Yes, there is a good argument that we need to solve alignment first to get ANY good outcome, but once an acceptable outcome is reasonably likely, hesitation is probably bad. Especially if you consider the likelihood that mere humans can accurately predict, let alone precisely steer a transhuman future.

From a purely utilitarian standpoint, I'm inclined to think that the cost of delaying is dwarfed by the number of future lives saved by getting a better outcome, assuming that delaying does increase the chance of a better future.

That said, after we know there's "no chance" of extinction risk, I don't think delaying would likely yield better future outcomes. On the contrary, I suspect getting the coordination necessary to delay means it's likely that we're giving up freedoms in a way that may reduce the value of the median future and increase the chance of stuff like totalitarian lock-in, which decreases the value of the average future overall.

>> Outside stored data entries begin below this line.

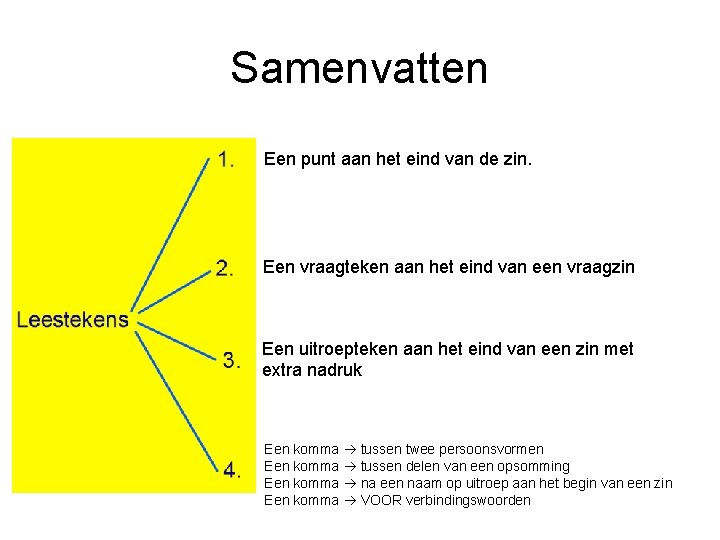 Samenvatten

Leestekens

1.

Een punt aan het eind van de zin.

2.

Een vraagteken aan het eind van een vraagzin

3.

Een uitroepteken aan het eind van een zin met extra nadruk

4.

Een komma → tussen twee persoonsvormen
Een komma → tussen delen van een opsomming
Een komma → na een naam op uitroep aan het begin van een zin
Een komma → VOOR verbindingswoorden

I think you're correct that there's also to balance the "other existential risks exist" consideration in the calculation, although I don't expect it to be clear-cut.

YES. 

At the moment the A.I. world is dominated by an almost magical believe in large language models. Yes, they are marvelous, a very powerful technology. By all means, let's understand and develop them. But they aren't the way, the truth and the light. They're just a very powerful and important technology. Heavy investment in them has an opportunity cost, less money to invest in other architectures and ideas. 

And I'm not just talking about software, chips, and infrastructure. I'm talking about education and training. It's not good to have a whole cohort of researchers and practitioners who know little or nothing beyond the current orthodoxy about machine learning and LLMs. That kind of mistake is very difficult to correct in the future. Why? Because correcting it means education and training. Who's going to do it if no one knows anything else? 

Moreover, in order to exploit LLMs effectively we need to understand how they work. Mechanistic interpretability is one approach. But: We're not doing enough of it. And by itself it won't do the job. People need to know more about language, linguistics, and cognition in order to understand what those models are doing.